Molar mass of nitric acid (HNO₃) = 1 × 1 + 1 × 14 + 3 × 16 = 63 g mol⁻¹

Then, the number of moles of HNO₃ = `68/63` mol

= 1.079 mol

Given,

Density of solution = 1.504 g mL⁻¹

∴ Volume of solution = `(100  g)/(1.504  g  mL^(-1))`

= 66.5 mL

= 0.0665 L

Molarity of Solution = `"Number of moles of the solute"/"Volume of solution in L"`

= `1.079/0.0665`

= 16.23 M

Answer 2

Since nitric acid is 68% by mass, 100 g of solution will contain 68 g of the acid.

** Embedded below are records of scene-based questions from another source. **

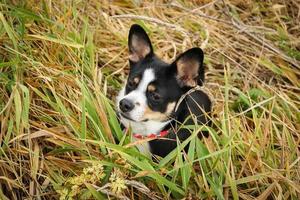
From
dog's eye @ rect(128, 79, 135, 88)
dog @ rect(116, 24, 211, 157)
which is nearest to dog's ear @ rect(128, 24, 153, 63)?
dog @ rect(116, 24, 211, 157)

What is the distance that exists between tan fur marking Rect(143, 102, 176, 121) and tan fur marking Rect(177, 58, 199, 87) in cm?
18

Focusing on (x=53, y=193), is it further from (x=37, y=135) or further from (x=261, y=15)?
(x=261, y=15)

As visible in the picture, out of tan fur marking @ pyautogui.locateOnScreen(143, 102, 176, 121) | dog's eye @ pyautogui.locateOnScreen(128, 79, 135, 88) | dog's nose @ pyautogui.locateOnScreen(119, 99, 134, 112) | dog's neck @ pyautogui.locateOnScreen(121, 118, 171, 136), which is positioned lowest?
dog's neck @ pyautogui.locateOnScreen(121, 118, 171, 136)

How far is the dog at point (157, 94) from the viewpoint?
336 cm

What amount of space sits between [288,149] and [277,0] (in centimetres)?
241

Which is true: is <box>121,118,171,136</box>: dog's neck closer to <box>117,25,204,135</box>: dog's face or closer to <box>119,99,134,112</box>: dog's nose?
<box>117,25,204,135</box>: dog's face

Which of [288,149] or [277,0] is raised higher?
[277,0]

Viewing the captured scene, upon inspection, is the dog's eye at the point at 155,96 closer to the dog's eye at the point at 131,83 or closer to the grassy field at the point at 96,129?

Volume of 100 g solution = `"Mass"/"Density"`

= `100/1.504`

= 66.49 mL

∵ `w = (M xx M' xx v)/1000`

We have,

`M = (w xx 1000)/(M' xx v)`

= `(68 xx 1000)/(63 xx 66.49)`    ...[Molar mass of HNO₃ = 63]

= 16.23

Hence, the molarity of the sample is 16.23 M.